## Ziel:
Führe das Interview über Rock am Ring im Anschluss an die letzte Frage weiter.

## Textausschnitt:

------------------------------------

Herr Lieberberg, Rock am Ring ist seit 2007 jährlich im Vorverkauf ausverkauft. Was denken Sie: Worin liegt dieser Zulauf begründet?

Er liegt sicherlich in der Historie des Festivals begründet. Es gab immer Jahre, die hervorragend verkauft waren, und manche weniger. Allerdings haben mein Bruder, mein Vater und ich 2003 entschieden, das Programm künftig jünger, moderner und auch etwas härter zu gestalten. Das hat uns viele neue Festivalfans gebracht. Auch dank der fantastischen TV-Übertragungen haben zahlreiche Leute über die Jahre erfahren, was Rock am Ring ausmacht: die Musik, die Stimmung, die Sicherheit und die gute Logistik. Dafür war die Entscheidung wichtig, das Festival programmatisch zu modernisieren. Wir wollten ein Programm schaffen, das aktuelle Strömungen aus Rock, Pop, Indie, Elektronik und Alternative vereint. Mit diesem Ansatz ließen sich traditionelle Headliner aus der Generation von Neil Young oder Santana nur in Ausnahmefällen vereinen. Dies hat dazu beigetragen, dass Rock am Ring seinen Status als eines der besten und größten Festivals behaupten und ausbauen konnte. Unterm Strich trägt sowohl die Arbeit der Vorjahre als auch die Weiterentwicklung zum Ausverkauf seit 2007 bei.

Wie sehr muss man ein Programm öffnen, um erfolgreich zu bleiben?

------------------------------------

## Bereitgestellte Angaben:
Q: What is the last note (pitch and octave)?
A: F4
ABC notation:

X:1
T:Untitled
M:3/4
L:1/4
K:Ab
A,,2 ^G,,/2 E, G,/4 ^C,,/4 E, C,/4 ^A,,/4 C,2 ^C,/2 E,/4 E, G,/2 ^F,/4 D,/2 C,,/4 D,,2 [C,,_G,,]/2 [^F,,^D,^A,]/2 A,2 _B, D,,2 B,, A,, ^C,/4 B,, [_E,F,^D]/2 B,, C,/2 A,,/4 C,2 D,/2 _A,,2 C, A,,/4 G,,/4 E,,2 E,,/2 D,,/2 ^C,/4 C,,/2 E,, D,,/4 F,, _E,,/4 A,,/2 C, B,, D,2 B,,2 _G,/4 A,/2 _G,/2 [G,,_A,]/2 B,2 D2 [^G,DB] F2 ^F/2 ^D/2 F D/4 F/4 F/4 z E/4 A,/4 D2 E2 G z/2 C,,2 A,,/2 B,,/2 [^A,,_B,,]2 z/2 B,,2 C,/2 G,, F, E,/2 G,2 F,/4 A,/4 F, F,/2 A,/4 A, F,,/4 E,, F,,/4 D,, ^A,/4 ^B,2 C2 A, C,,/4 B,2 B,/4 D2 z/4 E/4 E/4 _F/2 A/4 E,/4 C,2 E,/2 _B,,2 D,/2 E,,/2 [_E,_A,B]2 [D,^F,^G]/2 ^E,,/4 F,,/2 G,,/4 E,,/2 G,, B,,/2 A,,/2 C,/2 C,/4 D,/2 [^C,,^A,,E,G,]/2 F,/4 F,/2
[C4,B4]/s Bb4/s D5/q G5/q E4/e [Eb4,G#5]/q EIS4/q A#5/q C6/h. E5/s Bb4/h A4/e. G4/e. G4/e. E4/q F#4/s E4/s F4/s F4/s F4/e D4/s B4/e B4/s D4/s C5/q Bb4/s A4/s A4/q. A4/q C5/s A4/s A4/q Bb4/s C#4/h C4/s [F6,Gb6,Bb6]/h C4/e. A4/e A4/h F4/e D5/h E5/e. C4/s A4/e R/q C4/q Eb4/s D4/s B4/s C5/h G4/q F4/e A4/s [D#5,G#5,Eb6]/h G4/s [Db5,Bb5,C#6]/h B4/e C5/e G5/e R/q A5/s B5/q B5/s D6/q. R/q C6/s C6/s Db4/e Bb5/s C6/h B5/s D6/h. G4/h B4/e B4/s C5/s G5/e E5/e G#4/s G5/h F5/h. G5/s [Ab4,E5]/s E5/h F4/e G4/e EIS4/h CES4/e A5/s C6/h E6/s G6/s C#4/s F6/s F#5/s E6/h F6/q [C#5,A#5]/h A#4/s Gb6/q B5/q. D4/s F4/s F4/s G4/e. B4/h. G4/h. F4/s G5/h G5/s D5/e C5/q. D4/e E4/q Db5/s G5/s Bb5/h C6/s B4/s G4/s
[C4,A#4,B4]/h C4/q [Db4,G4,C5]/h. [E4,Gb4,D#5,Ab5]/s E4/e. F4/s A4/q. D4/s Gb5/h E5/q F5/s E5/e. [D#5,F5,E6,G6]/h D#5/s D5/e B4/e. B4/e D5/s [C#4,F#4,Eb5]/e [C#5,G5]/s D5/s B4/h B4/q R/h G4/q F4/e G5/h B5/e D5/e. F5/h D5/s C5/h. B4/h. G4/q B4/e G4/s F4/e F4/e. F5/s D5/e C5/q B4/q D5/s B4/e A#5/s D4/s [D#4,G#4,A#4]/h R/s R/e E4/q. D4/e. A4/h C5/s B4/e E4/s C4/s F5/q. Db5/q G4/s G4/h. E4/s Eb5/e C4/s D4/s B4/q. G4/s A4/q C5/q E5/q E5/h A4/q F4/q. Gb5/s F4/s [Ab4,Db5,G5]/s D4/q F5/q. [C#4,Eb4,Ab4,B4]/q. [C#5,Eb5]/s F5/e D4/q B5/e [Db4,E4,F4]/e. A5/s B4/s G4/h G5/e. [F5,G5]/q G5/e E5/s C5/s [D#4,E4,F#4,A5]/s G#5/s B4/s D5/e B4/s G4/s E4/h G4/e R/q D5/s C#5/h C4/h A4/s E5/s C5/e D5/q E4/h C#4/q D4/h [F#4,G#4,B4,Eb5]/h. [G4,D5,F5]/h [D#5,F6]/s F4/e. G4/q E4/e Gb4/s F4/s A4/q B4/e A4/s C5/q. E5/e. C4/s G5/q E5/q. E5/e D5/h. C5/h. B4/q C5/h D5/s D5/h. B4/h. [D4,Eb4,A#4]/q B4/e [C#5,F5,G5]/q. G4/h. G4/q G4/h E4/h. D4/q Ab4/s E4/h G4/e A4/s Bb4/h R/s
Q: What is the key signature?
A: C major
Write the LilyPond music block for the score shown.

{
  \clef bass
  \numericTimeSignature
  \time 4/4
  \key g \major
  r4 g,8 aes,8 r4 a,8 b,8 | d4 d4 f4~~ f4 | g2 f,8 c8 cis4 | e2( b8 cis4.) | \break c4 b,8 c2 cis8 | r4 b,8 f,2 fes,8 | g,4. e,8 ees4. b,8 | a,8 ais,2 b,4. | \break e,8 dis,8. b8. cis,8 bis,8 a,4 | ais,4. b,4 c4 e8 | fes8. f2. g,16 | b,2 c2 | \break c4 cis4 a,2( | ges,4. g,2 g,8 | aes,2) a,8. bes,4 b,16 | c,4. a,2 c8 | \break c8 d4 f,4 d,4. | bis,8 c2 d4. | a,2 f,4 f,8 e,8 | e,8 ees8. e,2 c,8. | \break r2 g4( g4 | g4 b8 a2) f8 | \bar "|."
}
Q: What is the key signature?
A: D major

------------------------------------

## Erwartete Antwort:
Was die Spitze unseres Programms angeht, mussten wir es in diesem Jahr nicht so sehr öffnen: Künstler wie Metallica und die Toten Hosen, die schon jahrelang hier auftreten, sind zwar keine neuen Bands. Aber sie sprechen nach wie vor auch ein jüngeres Publikum an und bringen das gesamte Festivalpublikum zum rocken. Tatsächlich aber hatte Rock am Ring schon immer ein offenes Format. Auch Marek (Lieberberg, André Lieberbergs Vater und Gründer des Festivals, die Red.) hat immer versucht, eine workshopartige Mischung aus Rock und Pop für den Ring zu buchen. Selbst wenn der Schwerpunkt des Festivals nach wie vor auf gitarrenlastiger Musik liegt: Wir sind offen dafür, andere Formate und Strömungen einfließen zu lassen. Wir wollen gute Musik präsentieren, die kann auch elektronisch oder urban sein. Es ist ein Ausdruck des Zeitgeists, verschiedene Stile zu hören, zu feiern und nicht mehr in starren Genreunterscheidungen zu denken.

Kommen die alten Festivalgänger trotzdem noch?

Das Festival war in diesem Jahr so schnell ausverkauft, dass ich vermute, dass die Mischung von alten und jüngeren Besuchern dieses Mal besonders groß ist. Mit Metallica und den Toten Hosen treten legendäre Headliner auf, die darüber hinaus in diesem Jahr besondere Shows auffahren werden. Metallica spielt unter anderem das „Black Album“ in seiner Ganzheit, die Hosen feiern am Ring ihr 30-jähriges Bestehen. Diese Bands, gepaart mit Acts wie Gossip, Deichkind, Tenacious D oder Skrillex, bringen wohl tatsächlich in diesem Jahr unterschiedliche Fans zu uns.

Wie stellen Sie das Line-up zusammen?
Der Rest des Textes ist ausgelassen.